Dataset content
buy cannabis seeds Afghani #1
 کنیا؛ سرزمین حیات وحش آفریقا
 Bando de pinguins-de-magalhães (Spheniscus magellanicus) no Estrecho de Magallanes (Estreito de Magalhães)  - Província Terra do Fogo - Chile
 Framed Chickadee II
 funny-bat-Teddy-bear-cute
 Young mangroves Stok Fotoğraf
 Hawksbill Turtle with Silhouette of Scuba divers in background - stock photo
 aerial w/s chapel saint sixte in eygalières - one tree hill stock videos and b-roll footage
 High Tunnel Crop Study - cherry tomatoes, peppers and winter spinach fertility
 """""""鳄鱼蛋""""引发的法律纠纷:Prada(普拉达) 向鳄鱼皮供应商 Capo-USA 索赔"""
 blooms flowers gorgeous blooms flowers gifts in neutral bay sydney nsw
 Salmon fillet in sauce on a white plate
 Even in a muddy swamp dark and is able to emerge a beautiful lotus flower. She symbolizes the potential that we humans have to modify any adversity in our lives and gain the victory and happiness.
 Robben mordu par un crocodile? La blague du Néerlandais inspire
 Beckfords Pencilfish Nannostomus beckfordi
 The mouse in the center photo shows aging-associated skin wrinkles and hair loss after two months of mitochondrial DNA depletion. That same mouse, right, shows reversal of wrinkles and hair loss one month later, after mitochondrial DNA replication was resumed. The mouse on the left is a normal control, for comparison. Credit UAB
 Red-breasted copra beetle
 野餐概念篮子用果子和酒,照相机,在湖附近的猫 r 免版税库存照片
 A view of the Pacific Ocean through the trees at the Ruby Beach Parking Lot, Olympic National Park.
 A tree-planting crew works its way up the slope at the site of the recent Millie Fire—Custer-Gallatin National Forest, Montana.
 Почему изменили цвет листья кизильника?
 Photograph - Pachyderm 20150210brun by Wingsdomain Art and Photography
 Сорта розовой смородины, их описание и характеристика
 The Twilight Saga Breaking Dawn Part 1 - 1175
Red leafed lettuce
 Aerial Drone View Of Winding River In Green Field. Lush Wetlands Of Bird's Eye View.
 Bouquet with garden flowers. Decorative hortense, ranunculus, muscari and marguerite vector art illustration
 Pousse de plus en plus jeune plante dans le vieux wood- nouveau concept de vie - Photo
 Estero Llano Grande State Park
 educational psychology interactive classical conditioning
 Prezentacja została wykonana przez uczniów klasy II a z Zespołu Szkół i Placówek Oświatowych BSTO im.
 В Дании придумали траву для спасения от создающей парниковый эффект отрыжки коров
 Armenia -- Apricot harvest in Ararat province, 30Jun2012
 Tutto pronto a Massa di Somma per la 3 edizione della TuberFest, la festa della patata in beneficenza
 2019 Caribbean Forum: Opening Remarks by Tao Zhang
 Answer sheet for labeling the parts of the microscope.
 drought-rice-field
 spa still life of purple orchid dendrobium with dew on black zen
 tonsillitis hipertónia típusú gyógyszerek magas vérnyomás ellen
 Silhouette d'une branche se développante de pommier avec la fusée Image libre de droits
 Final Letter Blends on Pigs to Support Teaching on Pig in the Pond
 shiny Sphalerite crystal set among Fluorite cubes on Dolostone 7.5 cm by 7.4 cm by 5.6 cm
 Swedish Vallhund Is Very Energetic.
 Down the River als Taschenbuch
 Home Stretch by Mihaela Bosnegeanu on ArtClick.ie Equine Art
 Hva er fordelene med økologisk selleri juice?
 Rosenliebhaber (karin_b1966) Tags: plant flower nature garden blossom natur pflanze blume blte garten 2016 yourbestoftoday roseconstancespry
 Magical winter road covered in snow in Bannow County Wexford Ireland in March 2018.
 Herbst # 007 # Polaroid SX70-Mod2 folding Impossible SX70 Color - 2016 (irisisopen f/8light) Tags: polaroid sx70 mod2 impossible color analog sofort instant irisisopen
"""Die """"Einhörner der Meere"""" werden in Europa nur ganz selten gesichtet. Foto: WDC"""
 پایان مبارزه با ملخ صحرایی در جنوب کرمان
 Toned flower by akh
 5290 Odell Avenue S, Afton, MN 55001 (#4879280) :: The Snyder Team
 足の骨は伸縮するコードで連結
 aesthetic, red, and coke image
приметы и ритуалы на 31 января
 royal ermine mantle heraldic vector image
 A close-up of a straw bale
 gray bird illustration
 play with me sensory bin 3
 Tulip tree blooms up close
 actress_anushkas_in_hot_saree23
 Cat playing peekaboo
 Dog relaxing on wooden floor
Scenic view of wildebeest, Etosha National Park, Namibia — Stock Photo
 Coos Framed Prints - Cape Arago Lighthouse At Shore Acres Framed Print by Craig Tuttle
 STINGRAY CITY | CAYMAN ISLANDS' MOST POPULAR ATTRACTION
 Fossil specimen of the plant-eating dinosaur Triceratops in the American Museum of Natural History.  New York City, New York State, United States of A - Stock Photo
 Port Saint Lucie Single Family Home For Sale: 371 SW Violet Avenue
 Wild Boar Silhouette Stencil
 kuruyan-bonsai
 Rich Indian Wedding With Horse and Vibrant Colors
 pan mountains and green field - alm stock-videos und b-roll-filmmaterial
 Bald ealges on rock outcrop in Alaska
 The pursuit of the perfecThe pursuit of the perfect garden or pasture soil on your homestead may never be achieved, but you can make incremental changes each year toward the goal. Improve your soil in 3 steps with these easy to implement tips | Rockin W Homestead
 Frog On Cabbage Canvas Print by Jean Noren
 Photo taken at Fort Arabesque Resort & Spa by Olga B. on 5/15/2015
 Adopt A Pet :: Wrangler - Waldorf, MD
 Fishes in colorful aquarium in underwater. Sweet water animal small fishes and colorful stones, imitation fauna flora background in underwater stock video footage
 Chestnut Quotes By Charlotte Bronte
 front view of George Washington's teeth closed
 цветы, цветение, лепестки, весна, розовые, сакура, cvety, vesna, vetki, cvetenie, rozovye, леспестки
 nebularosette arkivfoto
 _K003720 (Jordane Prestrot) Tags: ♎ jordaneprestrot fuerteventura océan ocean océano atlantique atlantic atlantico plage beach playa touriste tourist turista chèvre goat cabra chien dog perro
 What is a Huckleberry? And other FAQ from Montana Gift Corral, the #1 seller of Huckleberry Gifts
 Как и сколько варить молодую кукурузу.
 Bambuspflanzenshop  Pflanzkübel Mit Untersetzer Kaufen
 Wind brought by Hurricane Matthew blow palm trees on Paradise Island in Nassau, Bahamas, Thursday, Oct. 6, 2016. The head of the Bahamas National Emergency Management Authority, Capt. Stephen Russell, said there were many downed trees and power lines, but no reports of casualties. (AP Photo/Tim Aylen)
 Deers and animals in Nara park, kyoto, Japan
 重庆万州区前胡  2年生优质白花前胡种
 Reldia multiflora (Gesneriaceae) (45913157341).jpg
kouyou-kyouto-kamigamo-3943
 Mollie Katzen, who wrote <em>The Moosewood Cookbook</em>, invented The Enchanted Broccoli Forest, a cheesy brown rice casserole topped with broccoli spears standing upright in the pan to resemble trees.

Problem details
Since only part of the listing is wanted, copy exactly the lines from the one holding "приметы и ритуалы на 31 января" to the one holding "Coos Framed Prints", both included.

Solution to this problem
приметы и ритуалы на 31 января
 royal ermine mantle heraldic vector image
 A close-up of a straw bale
 gray bird illustration
 play with me sensory bin 3
 Tulip tree blooms up close
 actress_anushkas_in_hot_saree23
 Cat playing peekaboo
 Dog relaxing on wooden floor
Scenic view of wildebeest, Etosha National Park, Namibia — Stock Photo
 Coos Framed Prints - Cape Arago Lighthouse At Shore Acres Framed Print by Craig Tuttle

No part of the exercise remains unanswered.